Membrane trafficking

The COG complex interacts directly with syntaxin 6 and positively regulates endosome-to-TGN retrograde transport Laufman, O., Hong, W. & Lev, S. J. Cell Biol. 194, 459–472 (2011) Article

The conserved oligomeric Golgi (COG) membrane-tethering complex is essential for the transport of vesicles between different stacks of the trans-Golgi network (TGN), and there have been some indications that it also affects endosome to TGN trafficking during vesicle recycling. Lev and colleagues now demonstrate that the COG complex has a direct role in this retrograde transport, through an interaction between the COG6 subunit and the target membrane SNARE syntaxin 6 (STX6) that promotes endosome–TGN vesicle fusion. When COG6 is lost, transport from endosomes to the TGN is disrupted and STX6 is degraded. The authors propose that, by coordinating endosome–TGN and intra-Golgi transport, the COG tethering complex may help to ensure Golgi maintenance.

▶ **What the task requires**: Reproduce part of the COG complex passage word for word, starting with "The conserved oligomeric" and going on through "ensure Golgi maintenance.". The entries are separate material, unrelated to the COG complex passage.

▶ **Data supplied**:
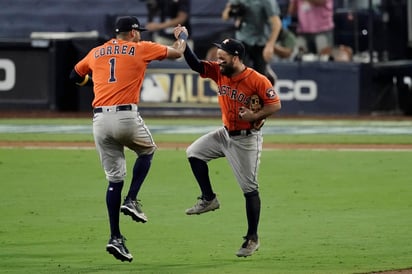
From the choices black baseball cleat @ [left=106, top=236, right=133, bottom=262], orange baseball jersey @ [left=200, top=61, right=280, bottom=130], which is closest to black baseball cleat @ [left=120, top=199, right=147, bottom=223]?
black baseball cleat @ [left=106, top=236, right=133, bottom=262]

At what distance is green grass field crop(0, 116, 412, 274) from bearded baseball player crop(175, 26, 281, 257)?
0.51 metres

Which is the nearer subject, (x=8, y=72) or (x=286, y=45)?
(x=286, y=45)

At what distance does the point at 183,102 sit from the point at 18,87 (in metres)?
3.29

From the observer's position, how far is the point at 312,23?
22.6 metres

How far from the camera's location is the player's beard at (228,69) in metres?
9.91

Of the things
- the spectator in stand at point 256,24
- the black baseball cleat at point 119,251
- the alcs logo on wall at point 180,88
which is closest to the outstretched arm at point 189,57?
the black baseball cleat at point 119,251

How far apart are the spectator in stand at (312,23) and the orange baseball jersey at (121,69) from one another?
1282cm

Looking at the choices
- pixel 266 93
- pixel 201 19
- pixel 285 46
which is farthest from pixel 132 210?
pixel 201 19

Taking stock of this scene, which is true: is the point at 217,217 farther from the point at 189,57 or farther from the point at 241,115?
the point at 241,115

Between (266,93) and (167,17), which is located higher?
(167,17)

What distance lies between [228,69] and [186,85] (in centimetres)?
1332

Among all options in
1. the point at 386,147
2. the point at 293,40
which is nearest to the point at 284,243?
the point at 386,147

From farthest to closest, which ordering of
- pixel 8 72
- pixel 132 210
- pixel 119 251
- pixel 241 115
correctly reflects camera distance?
1. pixel 8 72
2. pixel 132 210
3. pixel 241 115
4. pixel 119 251

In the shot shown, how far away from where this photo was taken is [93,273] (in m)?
9.33
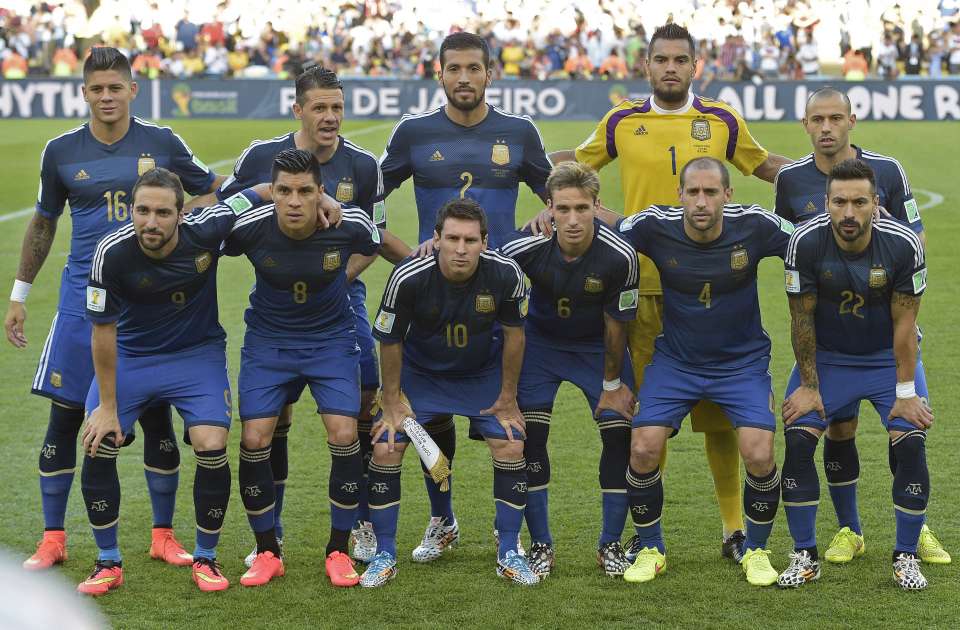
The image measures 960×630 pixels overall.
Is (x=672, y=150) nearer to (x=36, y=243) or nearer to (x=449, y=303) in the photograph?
(x=449, y=303)

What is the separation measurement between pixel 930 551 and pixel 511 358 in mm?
2133

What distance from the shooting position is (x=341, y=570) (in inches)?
224

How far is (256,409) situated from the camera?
18.5ft

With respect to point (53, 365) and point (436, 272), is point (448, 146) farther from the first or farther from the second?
point (53, 365)

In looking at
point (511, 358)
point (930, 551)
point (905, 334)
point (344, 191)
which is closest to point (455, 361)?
point (511, 358)

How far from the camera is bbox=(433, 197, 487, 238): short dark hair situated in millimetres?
5496

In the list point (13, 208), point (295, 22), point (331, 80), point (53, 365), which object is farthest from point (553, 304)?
point (295, 22)

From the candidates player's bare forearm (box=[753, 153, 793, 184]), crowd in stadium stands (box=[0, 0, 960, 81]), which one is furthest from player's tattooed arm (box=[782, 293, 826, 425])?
crowd in stadium stands (box=[0, 0, 960, 81])

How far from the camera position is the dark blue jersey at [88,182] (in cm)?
586

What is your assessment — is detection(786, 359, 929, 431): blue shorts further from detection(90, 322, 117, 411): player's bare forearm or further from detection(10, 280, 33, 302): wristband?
detection(10, 280, 33, 302): wristband

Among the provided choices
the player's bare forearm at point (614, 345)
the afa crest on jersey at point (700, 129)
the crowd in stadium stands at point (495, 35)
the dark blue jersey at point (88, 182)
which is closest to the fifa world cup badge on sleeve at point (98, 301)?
the dark blue jersey at point (88, 182)

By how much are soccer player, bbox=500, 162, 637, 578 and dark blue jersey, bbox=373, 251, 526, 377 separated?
0.24m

▶ **Response to the exercise**:
The conserved oligomeric Golgi (COG) membrane-tethering complex is essential for the transport of vesicles between different stacks of the trans-Golgi network (TGN), and there have been some indications that it also affects endosome to TGN trafficking during vesicle recycling. Lev and colleagues now demonstrate that the COG complex has a direct role in this retrograde transport, through an interaction between the COG6 subunit and the target membrane SNARE syntaxin 6 (STX6) that promotes endosome–TGN vesicle fusion. When COG6 is lost, transport from endosomes to the TGN is disrupted and STX6 is degraded. The authors propose that, by coordinating endosome–TGN and intra-Golgi transport, the COG tethering complex may help to ensure Golgi maintenance.